The Mediator need not be a licensed attorney; however, a Mediator who is not an attorney is less likely to tackle the more complex areas of dispute including child support calculations and drafting of parenting plans or separation agreements. In Missouri, there is no certificate or licensure necessary to be a Mediator; however, in order to qualify as a Court-appointed Mediator in a contested child custody matter, the Mediator must either be an attorney or hold a graduate degree in a field substantially related to marriage and interpersonal relationships and have received 20 hours of child custody mediation training by a program approved by the Missouri Supreme Court.

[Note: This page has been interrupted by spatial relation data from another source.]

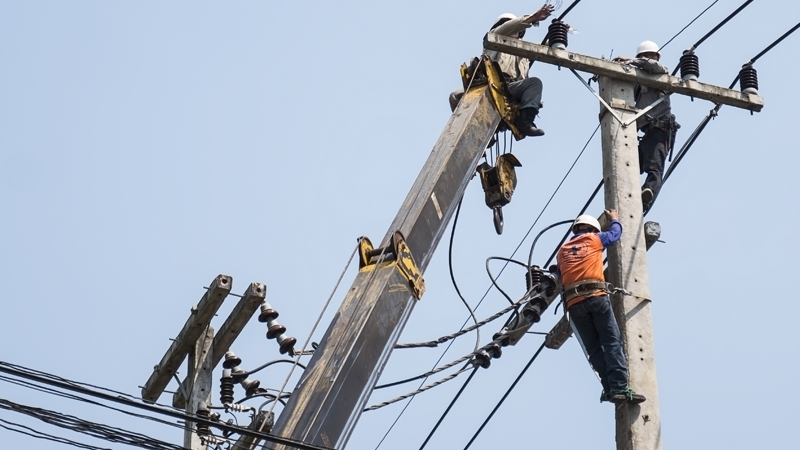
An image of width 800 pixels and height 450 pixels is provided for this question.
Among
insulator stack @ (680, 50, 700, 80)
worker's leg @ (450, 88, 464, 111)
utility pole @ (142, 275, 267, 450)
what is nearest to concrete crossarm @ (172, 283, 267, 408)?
utility pole @ (142, 275, 267, 450)

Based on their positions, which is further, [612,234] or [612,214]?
[612,214]

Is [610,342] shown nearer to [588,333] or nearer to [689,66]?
[588,333]

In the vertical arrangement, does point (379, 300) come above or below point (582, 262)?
below

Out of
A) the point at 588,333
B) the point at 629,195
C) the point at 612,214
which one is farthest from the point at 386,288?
the point at 629,195

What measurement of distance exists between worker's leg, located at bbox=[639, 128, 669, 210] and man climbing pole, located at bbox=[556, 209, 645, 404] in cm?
195

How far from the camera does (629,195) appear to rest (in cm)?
1066

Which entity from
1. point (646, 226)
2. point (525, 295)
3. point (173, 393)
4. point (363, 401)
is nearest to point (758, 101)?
point (646, 226)

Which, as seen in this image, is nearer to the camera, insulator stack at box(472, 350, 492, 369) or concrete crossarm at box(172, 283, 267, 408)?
insulator stack at box(472, 350, 492, 369)

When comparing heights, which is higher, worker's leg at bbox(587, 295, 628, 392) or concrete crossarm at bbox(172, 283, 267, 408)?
concrete crossarm at bbox(172, 283, 267, 408)

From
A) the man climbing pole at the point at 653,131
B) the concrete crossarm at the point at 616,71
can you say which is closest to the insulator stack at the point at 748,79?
the concrete crossarm at the point at 616,71

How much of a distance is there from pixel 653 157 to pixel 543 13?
5.60 ft

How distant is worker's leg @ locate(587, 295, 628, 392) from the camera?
974 cm

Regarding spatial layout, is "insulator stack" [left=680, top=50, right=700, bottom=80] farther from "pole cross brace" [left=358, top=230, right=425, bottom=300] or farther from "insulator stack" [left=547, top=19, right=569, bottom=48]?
"pole cross brace" [left=358, top=230, right=425, bottom=300]

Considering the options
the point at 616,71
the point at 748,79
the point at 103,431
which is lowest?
the point at 103,431
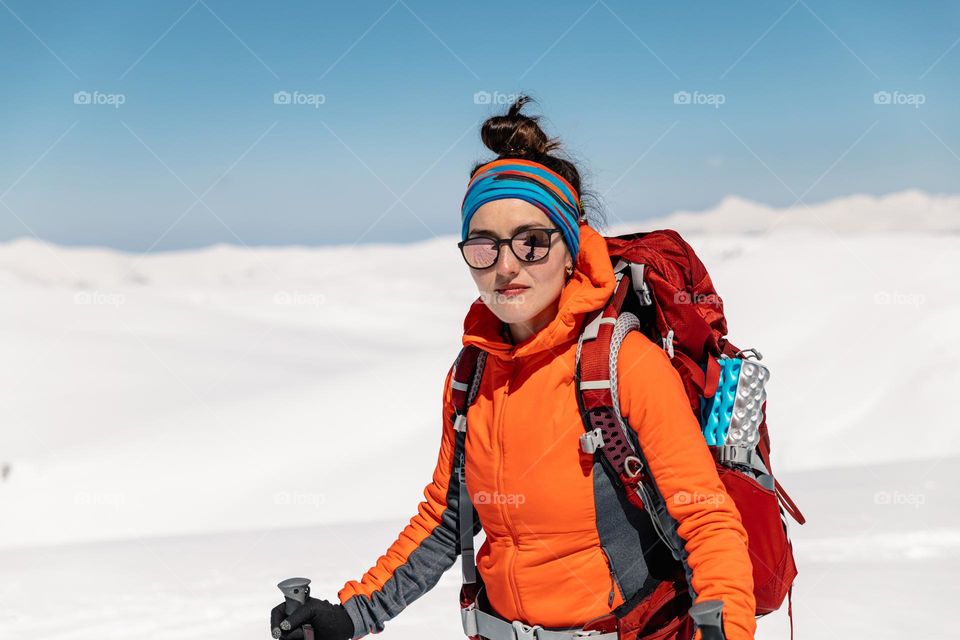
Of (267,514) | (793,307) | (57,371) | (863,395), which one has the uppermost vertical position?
(793,307)

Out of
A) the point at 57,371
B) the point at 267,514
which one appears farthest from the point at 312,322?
the point at 267,514

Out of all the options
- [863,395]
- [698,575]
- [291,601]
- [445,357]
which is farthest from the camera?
[445,357]

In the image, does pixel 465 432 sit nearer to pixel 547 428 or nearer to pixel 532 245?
pixel 547 428

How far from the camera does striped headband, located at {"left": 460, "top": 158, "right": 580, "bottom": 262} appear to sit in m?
2.08

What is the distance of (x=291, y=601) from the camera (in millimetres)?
2178

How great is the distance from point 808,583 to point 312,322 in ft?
55.1

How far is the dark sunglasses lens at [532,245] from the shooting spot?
2.06m

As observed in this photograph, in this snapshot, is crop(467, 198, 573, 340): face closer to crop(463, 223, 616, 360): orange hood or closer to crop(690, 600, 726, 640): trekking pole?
crop(463, 223, 616, 360): orange hood

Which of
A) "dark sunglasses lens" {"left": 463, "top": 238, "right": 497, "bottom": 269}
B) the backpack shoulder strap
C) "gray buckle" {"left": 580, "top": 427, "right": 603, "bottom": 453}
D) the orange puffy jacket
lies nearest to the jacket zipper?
the orange puffy jacket

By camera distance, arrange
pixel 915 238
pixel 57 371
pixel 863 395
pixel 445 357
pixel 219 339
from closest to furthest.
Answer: pixel 863 395, pixel 57 371, pixel 445 357, pixel 219 339, pixel 915 238

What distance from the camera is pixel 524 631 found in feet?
6.82

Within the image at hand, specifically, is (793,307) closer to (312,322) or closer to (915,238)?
(915,238)

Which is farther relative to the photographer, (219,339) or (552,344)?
(219,339)

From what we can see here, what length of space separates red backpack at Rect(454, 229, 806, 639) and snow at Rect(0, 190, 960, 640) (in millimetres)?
2533
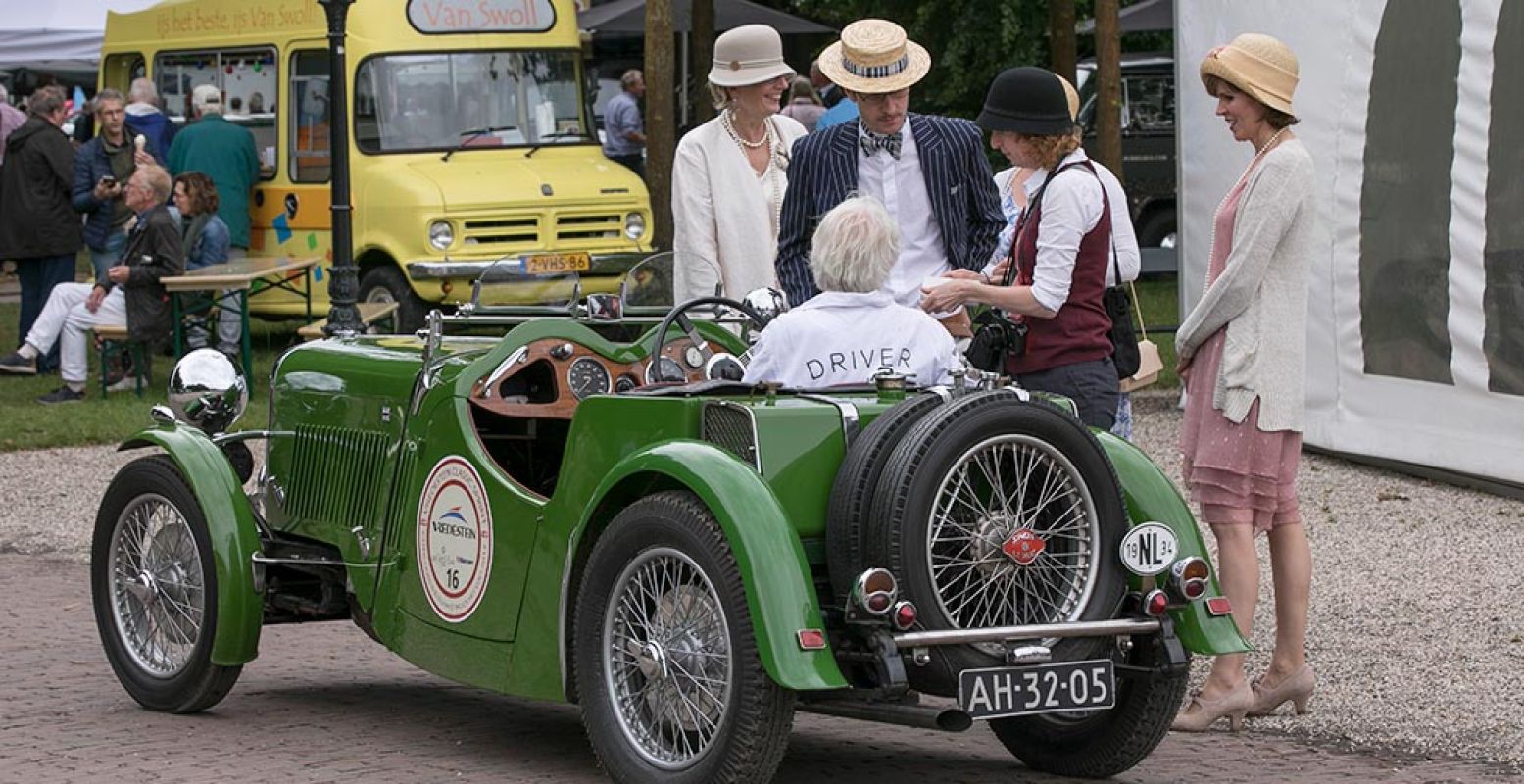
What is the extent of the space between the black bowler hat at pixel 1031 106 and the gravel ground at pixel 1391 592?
5.96 feet

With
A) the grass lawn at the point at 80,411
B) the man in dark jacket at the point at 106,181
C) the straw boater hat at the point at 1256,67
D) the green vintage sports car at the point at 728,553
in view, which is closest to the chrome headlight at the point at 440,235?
the grass lawn at the point at 80,411

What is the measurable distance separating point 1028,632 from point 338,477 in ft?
8.40

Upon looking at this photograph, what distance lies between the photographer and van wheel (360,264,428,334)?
56.7ft

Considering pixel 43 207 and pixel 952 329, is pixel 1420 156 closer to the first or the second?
pixel 952 329

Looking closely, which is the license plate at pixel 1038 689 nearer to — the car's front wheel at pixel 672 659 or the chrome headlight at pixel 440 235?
the car's front wheel at pixel 672 659

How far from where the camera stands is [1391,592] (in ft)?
28.8

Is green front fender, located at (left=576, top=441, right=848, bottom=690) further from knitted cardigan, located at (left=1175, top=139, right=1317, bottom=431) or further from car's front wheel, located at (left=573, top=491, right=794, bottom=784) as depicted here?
knitted cardigan, located at (left=1175, top=139, right=1317, bottom=431)

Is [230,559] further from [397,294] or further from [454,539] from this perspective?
[397,294]

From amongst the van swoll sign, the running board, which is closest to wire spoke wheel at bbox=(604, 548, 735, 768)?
the running board

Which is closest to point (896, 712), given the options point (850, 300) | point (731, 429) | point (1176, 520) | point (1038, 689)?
point (1038, 689)

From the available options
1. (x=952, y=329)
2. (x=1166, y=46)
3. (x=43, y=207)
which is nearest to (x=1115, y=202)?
(x=952, y=329)

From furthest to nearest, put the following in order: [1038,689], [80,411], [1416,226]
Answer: [80,411] < [1416,226] < [1038,689]

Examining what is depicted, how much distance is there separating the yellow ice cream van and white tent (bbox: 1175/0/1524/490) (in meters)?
6.30

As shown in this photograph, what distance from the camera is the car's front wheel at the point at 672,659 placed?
5.25 metres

The rules or guidelines of each Mediation concerning cost, terms of payment, scheduling, format, number of meetings, and whether the parties meet as a group or individually with the Mediator (also known as a caucus), are at the discretion of the Mediator. Even though the Mediator does enjoy a great breadth of discretion as to the formalities, the Mediator does not have discretion concerning the confidential nature of the Mediation. Because a Mediation is, in essence, a settlement conference, the discussions held during a Mediation are confidential and can not be used by either party at trial.
In addition, the Mediator cannot be subpoenaed by either party to come to Court and testify about the Mediation. Unless he or she obtains the consent of the parties, the Mediator is unable to even discuss the conversations held during the meeting with the parties’ attorneys. Because the Mediation is non-binding, an agreement need not be reached. If after engaging in the process, the parties have been unable to arrive at a mutually agreeable resolution to the dispute, the litigation may continue.
While an agreement on all issues might not be reached, particularly in family law cases, the parties might be able to work out a resolution on some of the issues (such as property division) but not others (such as child support). Limiting the issues that need to be heard and decided by the Court will ultimately reduce the amount each party spends on their own individual attorney fees. If you think Mediation is right for your Family Law case, Emily J. Fretwell has the experience and training to assist you with your Mediation needs.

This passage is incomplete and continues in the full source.